> _Work to complete_
1 > Can you output the part of the ESP32-S3 KVM write-up that runs from "Failed project: An" up to and including "front of it.", word for word?
2 > Could you write the next part of the ESP32-S3 KVM write-up, picking up right after its final sentence?

-- START OF Passage provided --

Failed project: An ESP32-S3 based KVM solution

link

The setup
The setup

As I’m planning to build a proper NAS server for myself I’ve begun looking into a Lights-out management solution for it (or KVM, if you prefer). The gist is that I want to be able to access the server’s display and keyboard/mouse without having to physically be in front of it.

Currently there are a few solutions for that:

I really liked the idea of the PiKVM solution, but as Raspberry Pi’s are still not cheap or readily available, I’ve had an idea to use an ESP32-S3 microcontroller to replace the Raspberry Pi. The ESP32-S3 seemed like a good fit for the task, because it has USB host support - a HDMI capture dongle could be connected to it.

TL;DR: I’ve failed to get the MS2109 based HDMI capture dongle to work with the ESP32-S3, because it’s USB descriptors are broken with USB 1.1.

Initial experiments with video capture

link

Before I even started thinking about connecting the HDMI capture dongle to the S3 I took a look at theese two projects:

Both of these examples take the MJPEG stream from a USB webcam and stream it via HTTP to a web browser. The difference between them is that the first one creates a hotspot and the second one connects to an existing WiFi network. In addition to that, they both appear to share code.

The interface of the usb_camera_mic_spk example, feat. my face
The interface of the usb_camera_mic_spk example, feat. my face

I’ve tried both of them with a Microsoft Life-Cam 3000 webcam, and I was able to get about 10fps at 640x480 resolution. I figured this should be enough to see a terminal while using the KVM. So I proceeded to the next step.

Dongle trouble

link

After the success with streaming the video it was time to connect the HDMI Capture dongle. Despite blue color of the USB connector on the dongle, it is in fact a USB 2.0 device, so I hoped it would be compatible with the USB 1.1 interface of the S3.

-- END OF Passage provided --
-- START OF Dataset --

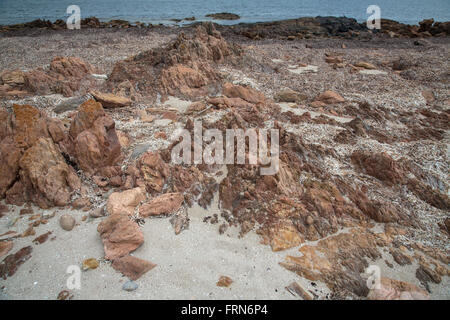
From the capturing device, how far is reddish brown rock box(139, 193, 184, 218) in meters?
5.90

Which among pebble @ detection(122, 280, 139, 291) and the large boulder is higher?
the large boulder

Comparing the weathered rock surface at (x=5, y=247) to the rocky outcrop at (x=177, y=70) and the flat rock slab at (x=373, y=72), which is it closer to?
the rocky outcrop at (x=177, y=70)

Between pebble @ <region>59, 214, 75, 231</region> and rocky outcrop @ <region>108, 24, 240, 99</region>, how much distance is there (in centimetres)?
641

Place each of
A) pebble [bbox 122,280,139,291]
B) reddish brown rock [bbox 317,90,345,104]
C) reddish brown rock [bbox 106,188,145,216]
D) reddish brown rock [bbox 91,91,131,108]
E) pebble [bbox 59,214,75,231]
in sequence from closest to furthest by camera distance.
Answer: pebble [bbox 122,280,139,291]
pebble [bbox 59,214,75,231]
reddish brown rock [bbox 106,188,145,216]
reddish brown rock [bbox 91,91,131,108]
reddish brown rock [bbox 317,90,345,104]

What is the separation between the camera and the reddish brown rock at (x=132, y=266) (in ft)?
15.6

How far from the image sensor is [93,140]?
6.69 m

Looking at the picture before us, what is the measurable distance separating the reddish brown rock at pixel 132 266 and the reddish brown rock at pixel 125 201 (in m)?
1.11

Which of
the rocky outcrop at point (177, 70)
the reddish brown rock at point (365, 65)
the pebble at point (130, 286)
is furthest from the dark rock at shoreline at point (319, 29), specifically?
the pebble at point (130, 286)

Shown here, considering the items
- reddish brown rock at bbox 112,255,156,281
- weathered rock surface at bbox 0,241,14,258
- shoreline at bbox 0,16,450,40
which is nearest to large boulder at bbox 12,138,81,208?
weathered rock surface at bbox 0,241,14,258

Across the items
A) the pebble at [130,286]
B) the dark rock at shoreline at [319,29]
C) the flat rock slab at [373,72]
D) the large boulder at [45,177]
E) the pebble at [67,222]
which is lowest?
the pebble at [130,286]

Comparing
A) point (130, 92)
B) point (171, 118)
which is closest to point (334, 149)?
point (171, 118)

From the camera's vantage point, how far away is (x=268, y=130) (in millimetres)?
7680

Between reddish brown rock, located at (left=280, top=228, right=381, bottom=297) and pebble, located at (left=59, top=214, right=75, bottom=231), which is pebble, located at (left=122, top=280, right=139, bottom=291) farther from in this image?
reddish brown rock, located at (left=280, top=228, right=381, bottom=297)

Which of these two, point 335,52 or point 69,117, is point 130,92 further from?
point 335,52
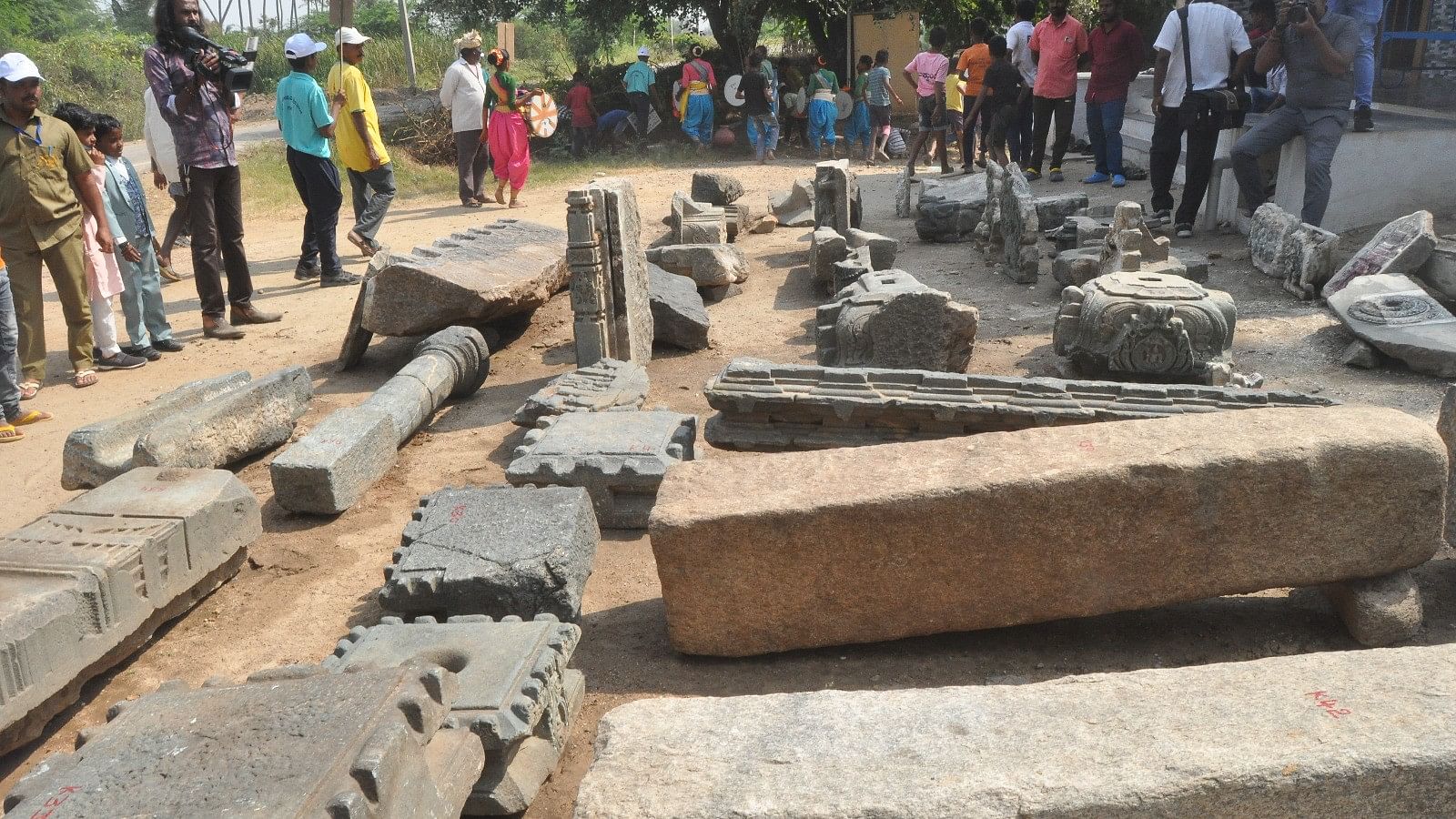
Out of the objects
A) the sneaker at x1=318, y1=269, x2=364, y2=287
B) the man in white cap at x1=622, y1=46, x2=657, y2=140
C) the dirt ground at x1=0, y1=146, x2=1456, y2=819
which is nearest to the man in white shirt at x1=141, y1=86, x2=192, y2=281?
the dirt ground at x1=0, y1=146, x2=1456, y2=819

-- END OF Dataset --

> _Answers given_
1 >
Failed project: An ESP32-S3 based KVM solution

link

The setup
The setup

As I’m planning to build a proper NAS server for myself I’ve begun looking into a Lights-out management solution for it (or KVM, if you prefer). The gist is that I want to be able to access the server’s display and keyboard/mouse without having to physically be in front of it.

2 >
To my unfortunate surprise, after connecting it to the ESP32-S3 the microcontroller just hanged, causing the watchdog to trigger.

This is the log output I got from idf.py monitor:

0x4201f156: task_wdt_timeout_handling at /opt/esp-idf/components/esp_system/task_wdt/task_wdt.c:461 (discriminator 3)

0x4201f302: task_wdt_isr at /opt/esp-idf/components/esp_system/task_wdt/task_wdt.c:585

0x403777dd: _xt_lowint1 at /opt/esp-idf/components/freertos/FreeRTOS-Kernel/portable/xtensa/xtensa_vectors.S:1118

0x4201710f: usb_parse_next_descriptor at /opt/esp-idf/components/usb/usb_helpers.c:22 (discriminator 1)

0x4201717a: usb_parse_next_descriptor_of_type at /opt/esp-idf/components/usb/usb_helpers.c:45

0x4201727b: usb_parse_interface_number_of_alternate at /opt/esp-idf/components/usb/usb_helpers.c:65

0x42010719: parse_configuration at /home/alufers/Installs/esp-idf-video-streaming/components/usb_host_uvc/src/descriptor.c:177 (discriminator 2)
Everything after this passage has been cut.